We or the other person might have difficulty hearing, either because of a hearing impairment, or background noise. We might not be equally familiar with the language we’re using. There could be social or cultural differences, or problems understanding each other’s accent or dialect. We may be distracted by other things that are happening in our lives, or by what’s going on around us at the time. A funny example of distraction happened on a later video call with Aimee. At one point she didn’t seen to be paying attention to what I was saying. It turned out her adorable cat Ruby was just off camera, trying to steal food from Aimee’s bowl! We might find it hard to focus due to tiredness, pain, or issues such as depression, dissociation, or brain fog. We may process words and ideas differently. We might simply lose track of what’s being said, get bored, or find ourselves daydreaming. Text-based conversations such as online chat, text (SMS) messages, or emails have their own issues. For example, can be difficult to convey the feelings behind our words when all we have is text on a screen. For all these reasons and more, what we want to say may not make the journey unchanged, or at all.

It’s equally useful to confirm we’ve understood the other person correctly, especially if what they’re sharing is outside our personal experience. Not getting the message first time isn’t a problem, but continuing in error might be. Checking in allows you both to explore any areas of misunderstanding. Something as simple as “Can I just check I understand what you mean?” or “What I’m hearing is ...” allows you to confirm you’re on the same page.

A degree of common sense is important. It would be tedious to repeat everything that’s said just to be certain nothing was missed or misinterpreted. Nor does anyone like to feel they might not be paying attention or are unable to follow along. We can reasonably assume that most of what we say is being received more or less as we intended. But where there’s a hint of doubt or where the message is especially important, take a moment to clarify. Proceeding on the basis of a misunderstanding can cause more trouble further down the line.

Another aspect of repetition is highlighted by the “Ask Twice” campaign. As Molly Tanners reports in this blog post for the charity Step One, “Research released by Time to Change reveals that, when asked, over three quarters (78%) of us would tell friends and family we are ‘fine’ even if struggling with a mental health problem.” Asking again, and not just taking that “fine” at face value shows we’re genuinely interested. It also gives the other person permission to be more honest about what’s going on for them, if they wish to be. I know this from personal experience, as someone who’s much more likely to reply “fine” or “not too bad” first time round. I’m reminded of a brilliant stand-up routine by comedian and actor Bill Bailey, in which he relates the particularly British relationship to happiness.
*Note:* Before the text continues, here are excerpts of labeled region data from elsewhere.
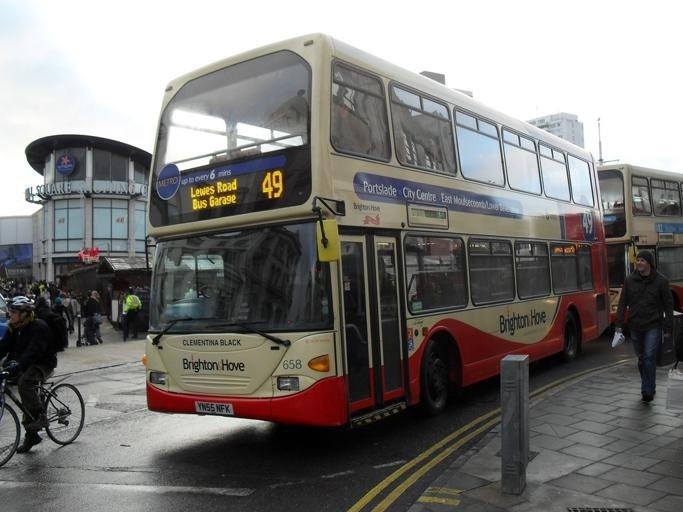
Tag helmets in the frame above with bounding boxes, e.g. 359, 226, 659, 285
5, 296, 35, 312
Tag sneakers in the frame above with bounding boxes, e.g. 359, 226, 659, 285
17, 435, 42, 452
29, 414, 49, 430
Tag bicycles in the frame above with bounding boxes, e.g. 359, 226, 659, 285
0, 369, 83, 464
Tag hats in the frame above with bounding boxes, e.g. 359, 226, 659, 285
637, 251, 654, 266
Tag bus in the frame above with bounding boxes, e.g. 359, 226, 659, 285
140, 32, 611, 433
597, 162, 682, 327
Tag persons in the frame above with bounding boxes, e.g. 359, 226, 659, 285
613, 250, 674, 403
0, 276, 142, 454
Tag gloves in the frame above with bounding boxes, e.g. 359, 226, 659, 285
4, 364, 19, 375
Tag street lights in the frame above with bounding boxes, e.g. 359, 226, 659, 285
594, 117, 603, 166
Our happiness is based on this premise. Things could have been a lot worse. That’s as good as it gets in Britain. That’s why the standard greeting in Britain is:

“How are you?”

“Not too bad.”

That’s as good as it gets in old Blighty. Not too bad. Things are clearly bad, but not quite as bad as we thought they were going to be. We’ve dialled down our expectation to an acceptable level of disappointment.
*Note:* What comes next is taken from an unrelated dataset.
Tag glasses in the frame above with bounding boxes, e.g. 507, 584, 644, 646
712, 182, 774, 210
My outlook isn’t quite that bleak, but I am mistrustful of happiness. Okay. Fine. Not too bad. That’s what you’ll probably get from me if you ask how I am. Ask again, though, and I might open up a little more.
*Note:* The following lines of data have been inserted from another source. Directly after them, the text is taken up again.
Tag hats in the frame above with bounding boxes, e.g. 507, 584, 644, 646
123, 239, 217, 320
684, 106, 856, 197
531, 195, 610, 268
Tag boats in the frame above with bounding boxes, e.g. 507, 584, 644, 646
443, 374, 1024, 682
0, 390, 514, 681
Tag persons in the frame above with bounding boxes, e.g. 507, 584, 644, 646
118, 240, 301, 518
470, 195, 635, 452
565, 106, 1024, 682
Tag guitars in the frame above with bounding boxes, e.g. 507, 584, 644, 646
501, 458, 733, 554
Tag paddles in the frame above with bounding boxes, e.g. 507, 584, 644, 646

In this post I’ve discussed some of the reasons we might not always get what someone’ saying first time around. Keeping this in mind allows us to be more patient if we don’t understand straightaway, or if our message doesn’t seem to be getting across. Taking a moment to check in can go a long way towards resolving any doubt or misunderstanding. Remember also not to take someone’s words at face value if there might be more going on beneath the surface. Sensitively repeating what we’ve said, or asking again, can make all the difference.